Canada: High Times Ahead: How Is The Impending Legalization Of Cannabis Impacting Physicians?

Last Updated: November 7 2017
Article by Nathaniel Brenneis

On April 13, 2017, the Federal Government finally released Bill C-45, or the "Cannabis Act," to considerable fanfare and buzz.  What Bill C-45 proposes is a regulatory framework legalizing cannabis for recreational purposes in Canada.  The Federal Government has indicated that it expects Bill C-45 to receive Royal Assent no later than July 2018 Researchers, entrepreneurs, and policy-makers across Canada are scrambling to prepare for how this new law will impact the country.

What's in the Bill?

Bill C-45 generally adheres to the recommendations the Task Force on Cannabis Legalization and Regulation (the "Task Force") published in its final report in December 2016.  The predominant theme of Bill C-45 is to promote and protect public health and safety, prevent youth from accessing cannabis, and deter cannabis-related criminal activity.

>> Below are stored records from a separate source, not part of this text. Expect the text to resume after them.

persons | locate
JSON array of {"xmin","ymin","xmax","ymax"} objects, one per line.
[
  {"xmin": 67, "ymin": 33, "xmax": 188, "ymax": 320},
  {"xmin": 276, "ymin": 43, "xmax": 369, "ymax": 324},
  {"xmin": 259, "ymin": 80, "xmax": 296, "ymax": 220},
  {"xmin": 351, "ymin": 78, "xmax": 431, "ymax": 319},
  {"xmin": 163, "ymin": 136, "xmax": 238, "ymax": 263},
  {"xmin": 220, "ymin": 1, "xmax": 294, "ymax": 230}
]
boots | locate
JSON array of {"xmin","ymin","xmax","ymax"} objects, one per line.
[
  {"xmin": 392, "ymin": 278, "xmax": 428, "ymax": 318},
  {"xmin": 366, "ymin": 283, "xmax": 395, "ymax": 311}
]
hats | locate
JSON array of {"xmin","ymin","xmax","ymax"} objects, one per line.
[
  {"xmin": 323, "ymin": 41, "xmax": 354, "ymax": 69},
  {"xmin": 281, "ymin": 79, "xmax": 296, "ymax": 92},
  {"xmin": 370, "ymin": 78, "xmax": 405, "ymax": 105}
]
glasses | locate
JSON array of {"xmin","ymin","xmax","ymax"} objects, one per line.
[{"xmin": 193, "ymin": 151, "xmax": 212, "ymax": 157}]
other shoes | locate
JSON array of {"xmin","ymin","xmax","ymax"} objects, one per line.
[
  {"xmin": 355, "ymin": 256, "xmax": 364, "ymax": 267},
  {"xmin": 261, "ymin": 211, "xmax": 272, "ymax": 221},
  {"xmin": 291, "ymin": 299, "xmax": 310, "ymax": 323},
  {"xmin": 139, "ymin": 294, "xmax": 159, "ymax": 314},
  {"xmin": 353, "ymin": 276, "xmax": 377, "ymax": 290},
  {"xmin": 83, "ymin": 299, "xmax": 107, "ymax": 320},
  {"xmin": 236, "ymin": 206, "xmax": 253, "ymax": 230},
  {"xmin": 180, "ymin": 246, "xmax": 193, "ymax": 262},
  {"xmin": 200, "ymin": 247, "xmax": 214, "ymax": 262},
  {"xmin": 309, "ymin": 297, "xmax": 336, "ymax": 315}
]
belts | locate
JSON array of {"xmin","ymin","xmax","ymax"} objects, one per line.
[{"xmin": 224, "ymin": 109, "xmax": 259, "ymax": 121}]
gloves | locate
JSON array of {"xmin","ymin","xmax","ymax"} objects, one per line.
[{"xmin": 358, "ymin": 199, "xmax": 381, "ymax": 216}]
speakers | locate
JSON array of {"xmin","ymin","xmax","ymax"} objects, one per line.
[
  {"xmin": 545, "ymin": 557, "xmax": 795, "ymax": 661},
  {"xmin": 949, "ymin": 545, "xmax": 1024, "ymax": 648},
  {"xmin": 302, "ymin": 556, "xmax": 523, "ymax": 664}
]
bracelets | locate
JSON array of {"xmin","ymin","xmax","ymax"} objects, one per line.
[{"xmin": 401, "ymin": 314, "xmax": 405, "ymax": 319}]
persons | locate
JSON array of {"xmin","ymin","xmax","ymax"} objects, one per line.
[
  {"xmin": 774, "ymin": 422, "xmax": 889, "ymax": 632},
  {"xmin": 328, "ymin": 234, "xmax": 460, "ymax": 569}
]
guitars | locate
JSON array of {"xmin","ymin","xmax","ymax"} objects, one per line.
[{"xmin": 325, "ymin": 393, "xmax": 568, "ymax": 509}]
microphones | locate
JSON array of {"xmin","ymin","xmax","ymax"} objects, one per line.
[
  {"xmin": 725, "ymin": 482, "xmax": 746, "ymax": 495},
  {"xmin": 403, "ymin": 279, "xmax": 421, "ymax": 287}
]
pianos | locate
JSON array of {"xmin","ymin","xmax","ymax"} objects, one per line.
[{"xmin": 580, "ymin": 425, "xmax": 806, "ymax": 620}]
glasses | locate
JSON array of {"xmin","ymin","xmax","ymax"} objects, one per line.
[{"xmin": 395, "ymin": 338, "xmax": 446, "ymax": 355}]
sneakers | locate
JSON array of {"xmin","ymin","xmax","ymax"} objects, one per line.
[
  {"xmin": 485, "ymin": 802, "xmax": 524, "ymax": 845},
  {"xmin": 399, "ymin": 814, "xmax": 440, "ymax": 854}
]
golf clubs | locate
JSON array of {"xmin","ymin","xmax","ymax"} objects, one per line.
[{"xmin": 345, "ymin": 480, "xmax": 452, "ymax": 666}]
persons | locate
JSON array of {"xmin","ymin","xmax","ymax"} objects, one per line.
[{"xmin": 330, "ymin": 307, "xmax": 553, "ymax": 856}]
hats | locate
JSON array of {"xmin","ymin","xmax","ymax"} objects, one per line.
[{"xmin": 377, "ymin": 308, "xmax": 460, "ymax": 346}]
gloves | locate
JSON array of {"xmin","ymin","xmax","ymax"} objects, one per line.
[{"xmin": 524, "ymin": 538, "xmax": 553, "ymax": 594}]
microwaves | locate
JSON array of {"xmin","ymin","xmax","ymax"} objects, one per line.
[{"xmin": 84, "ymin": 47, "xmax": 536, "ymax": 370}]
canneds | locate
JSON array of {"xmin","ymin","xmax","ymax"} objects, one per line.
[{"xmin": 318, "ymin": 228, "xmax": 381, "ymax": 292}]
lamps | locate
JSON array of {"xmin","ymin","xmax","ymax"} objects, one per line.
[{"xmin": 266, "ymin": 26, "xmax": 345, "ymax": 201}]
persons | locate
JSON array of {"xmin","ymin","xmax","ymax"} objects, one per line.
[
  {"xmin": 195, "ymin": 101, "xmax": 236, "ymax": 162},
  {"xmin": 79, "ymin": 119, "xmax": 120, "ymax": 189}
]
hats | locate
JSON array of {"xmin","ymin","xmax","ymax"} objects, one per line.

Some highlights of the legislation include:

  • A prohibition on selling cannabis to any person under the age of 18;
  • Adults will be permitted to possess up to 30 grams of dried cannabis in a public place;
  • Adults will also be permitted to cultivate up to four of their own cannabis plants per residence;
  • The sale of cannabis in a variety of different forms including dried cannabis, cannabis oils, fresh cannabis, cannabis plants and cannabis plant seeds.  Cannabis edibles are currently prohibited, but have been flagged for regulation; and
  • Licenced cannabis producers under the current medical marijuana regime will be automatically grandfathered in as licensees under Bill C-45.

Bill C-45 will not be the final word on cannabis regulation, however.  The statute requires individual provinces and territories to enact legislation to fill in the gaps and address the country's public health and safety objectives. 

Provincial and territorial governments will also be responsible for licensing and overseeing the distribution and sale process.  This includes the ability to increase the minimum age requirement, to lower the amount of cannabis permitted for personal possession within their jurisdiction, to create additional rules and requirements for the growth of cannabis plants at home, and to restrict locations where cannabis may be consumed.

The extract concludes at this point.